(Working data)
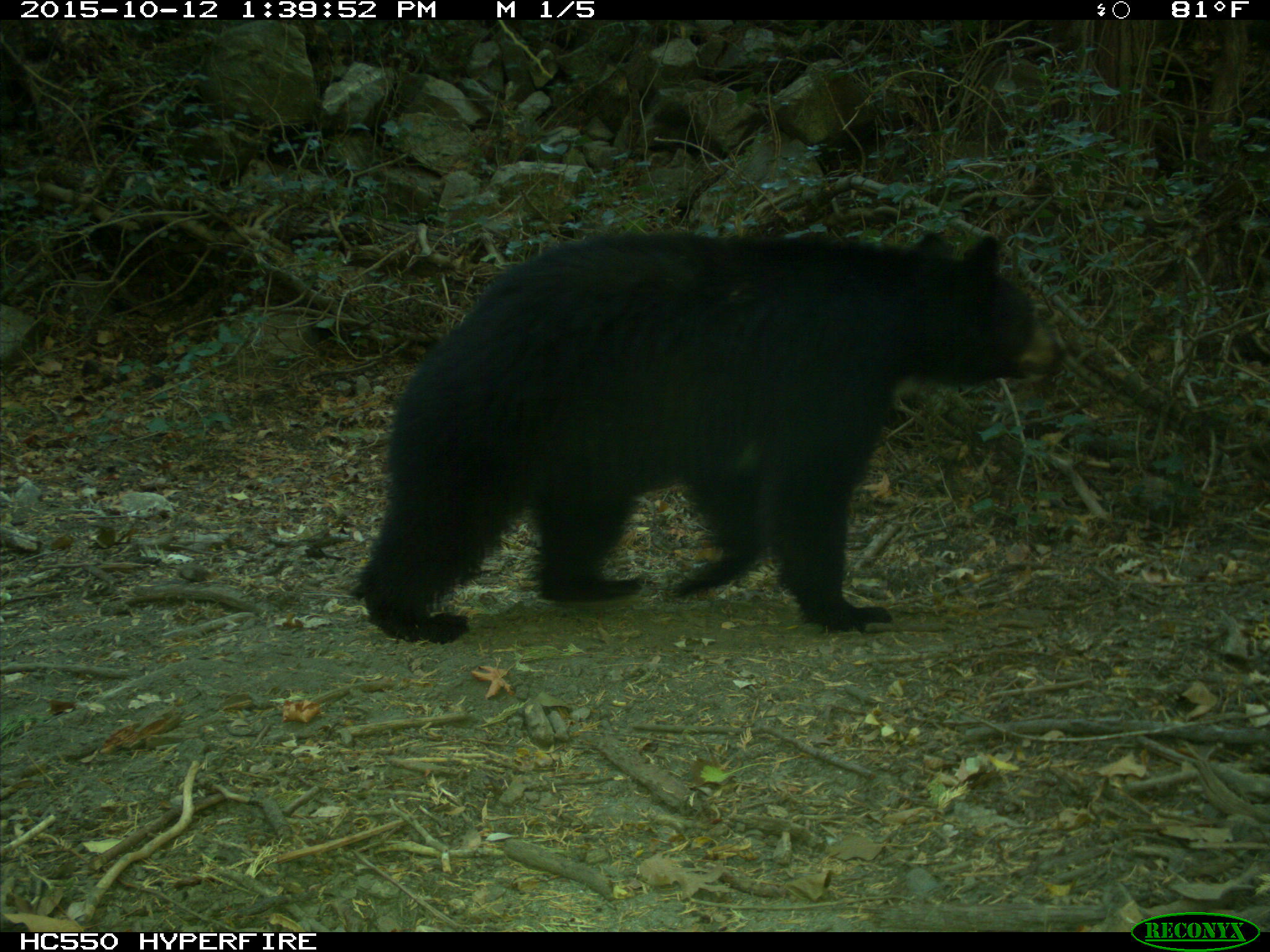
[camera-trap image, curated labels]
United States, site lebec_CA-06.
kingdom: Animalia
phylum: Chordata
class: Mammalia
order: Carnivora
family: Ursidae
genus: Ursus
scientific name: Ursus americanus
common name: american black bear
Ursus americanus (american black bear).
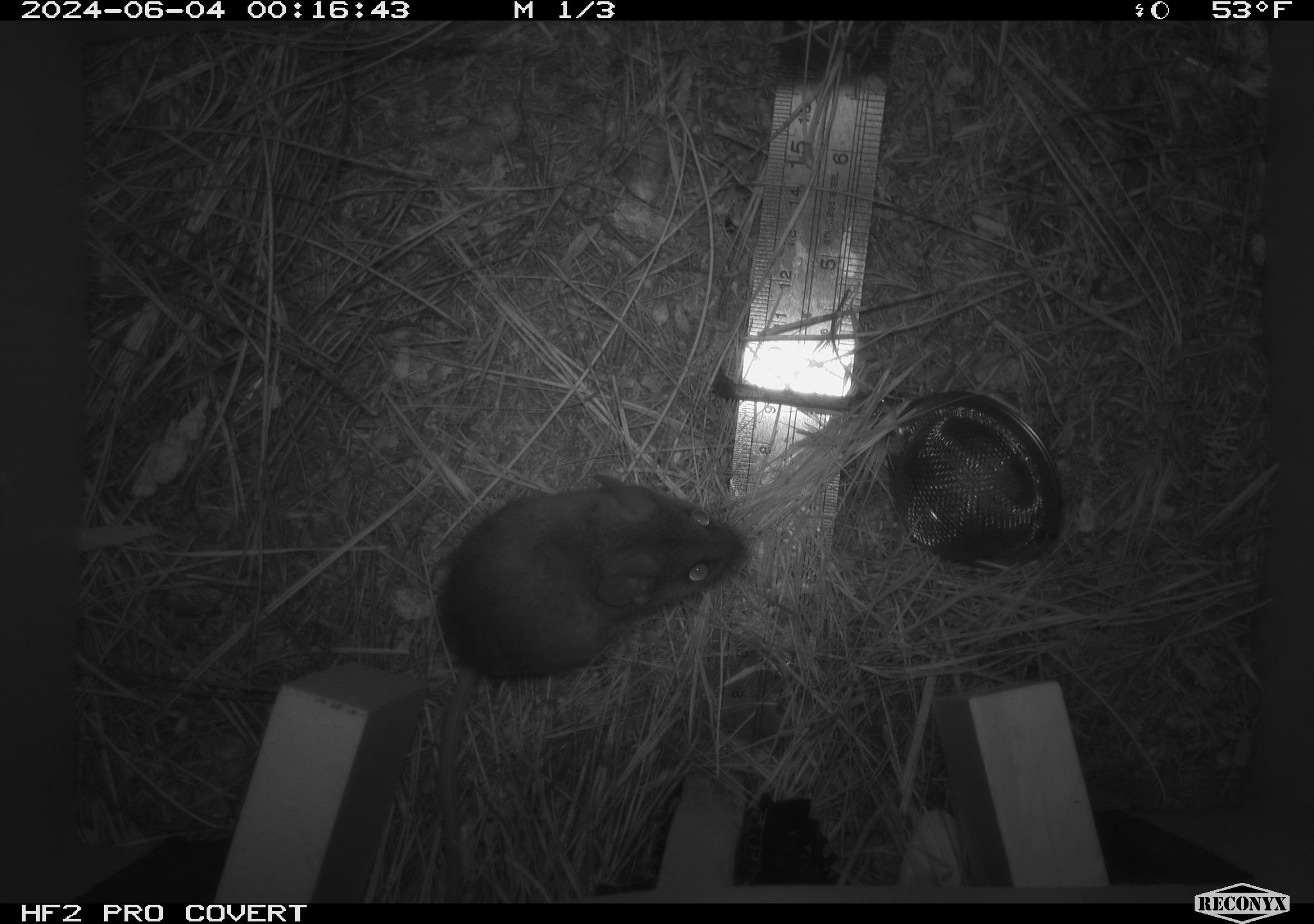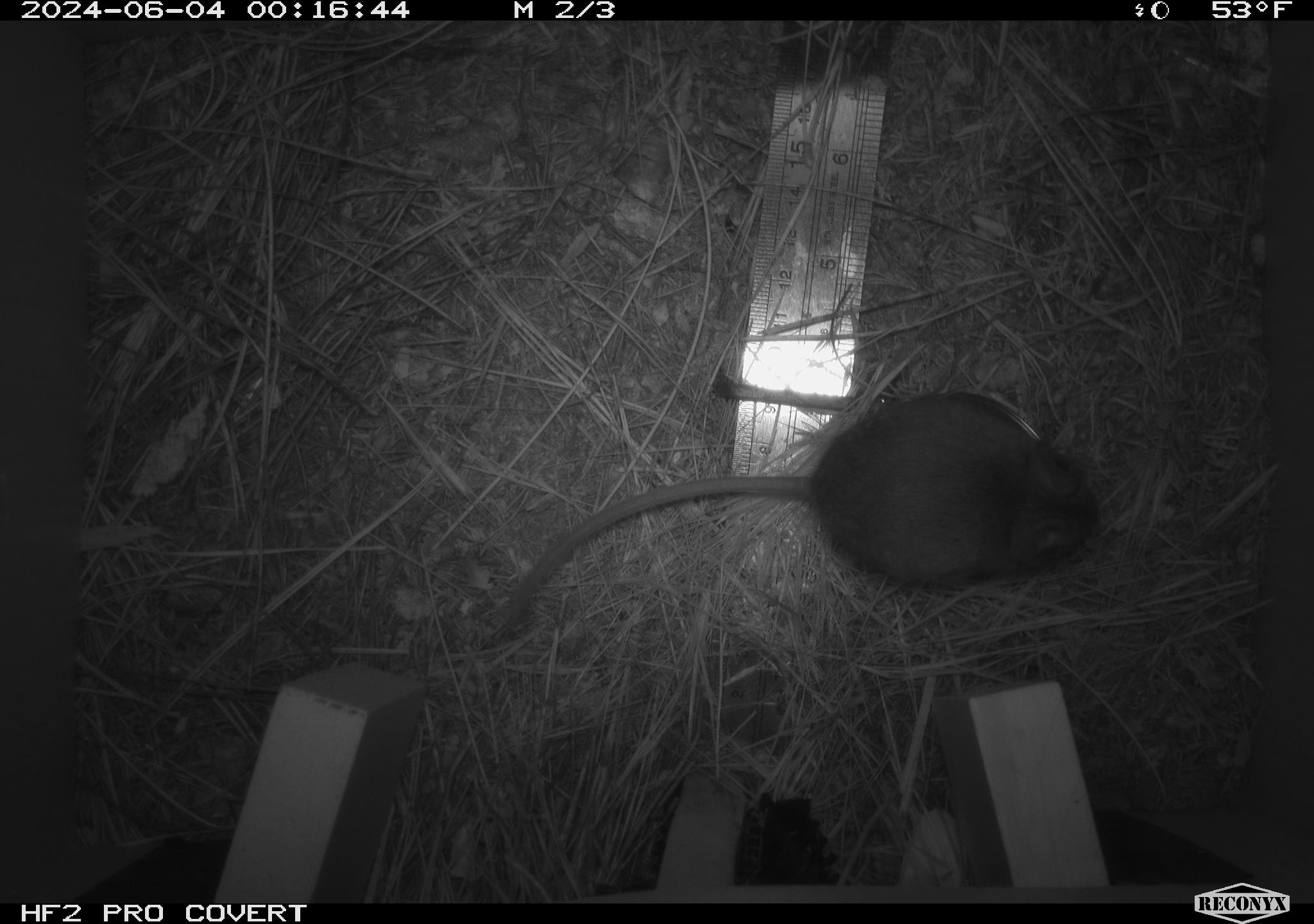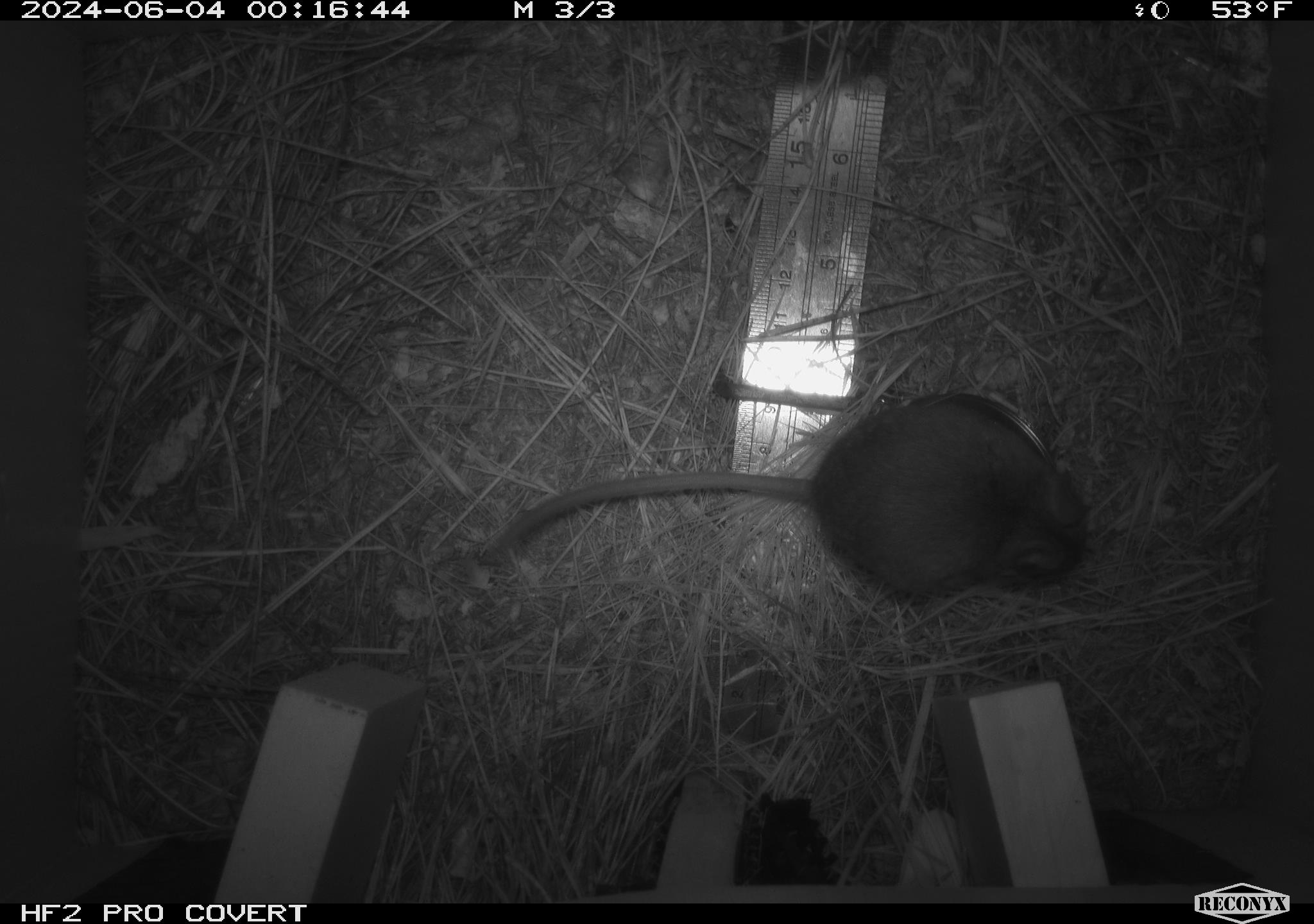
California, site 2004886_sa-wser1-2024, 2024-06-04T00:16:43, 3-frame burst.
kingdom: Animalia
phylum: Chordata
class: Mammalia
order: Rodentia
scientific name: Rodentia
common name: mouse species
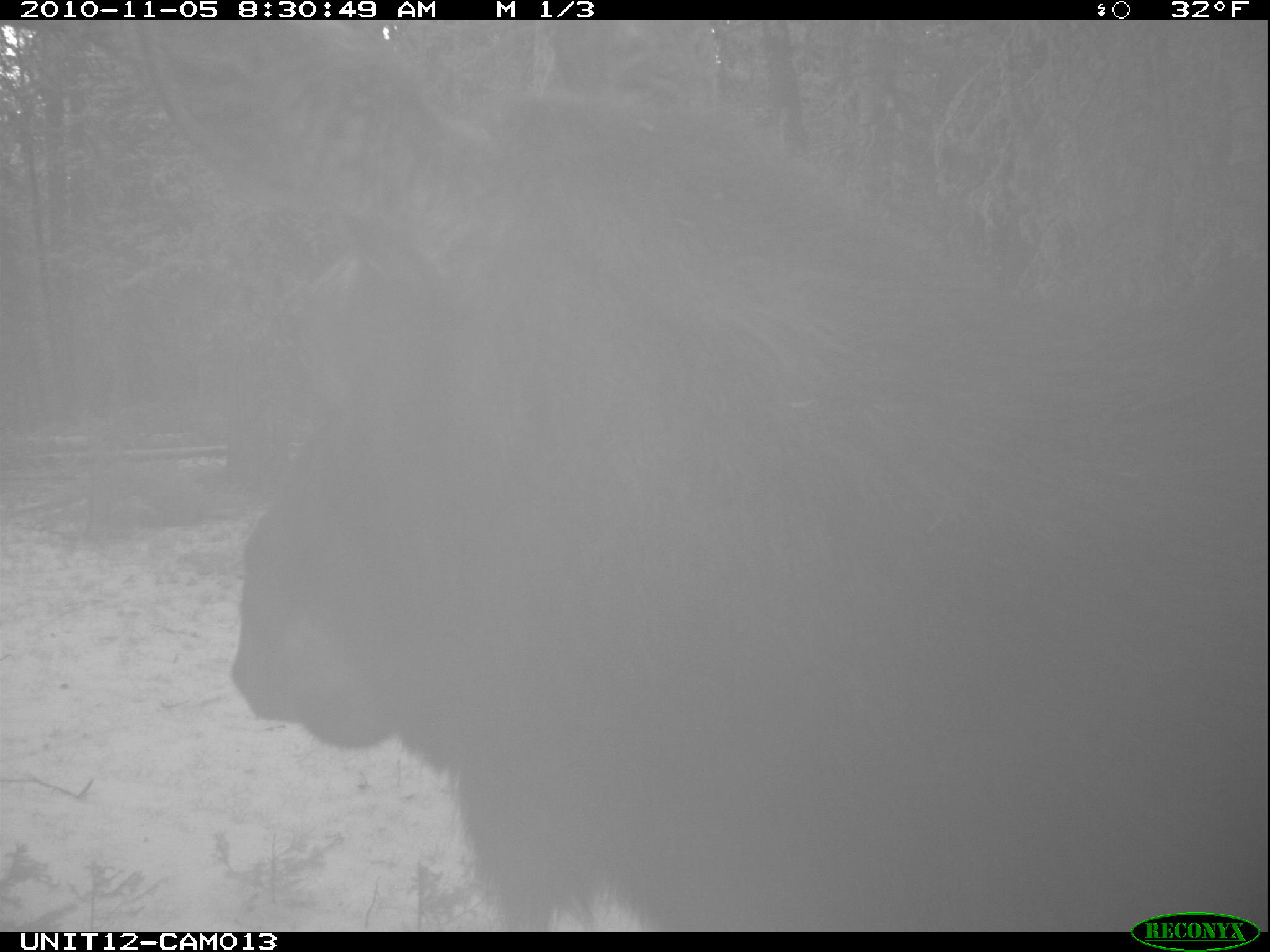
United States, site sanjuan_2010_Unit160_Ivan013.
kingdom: Animalia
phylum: Chordata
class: Mammalia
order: Artiodactyla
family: Cervidae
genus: Alces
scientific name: Alces alces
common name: moose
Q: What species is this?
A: Alces alces (moose).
(End Working data)
Work to complete:
With "United" as the search string, filter the records and return each line that has it.

Solved exercise:
United States, site lebec_CA-06.
United States, site sanjuan_2010_Unit160_Ivan013.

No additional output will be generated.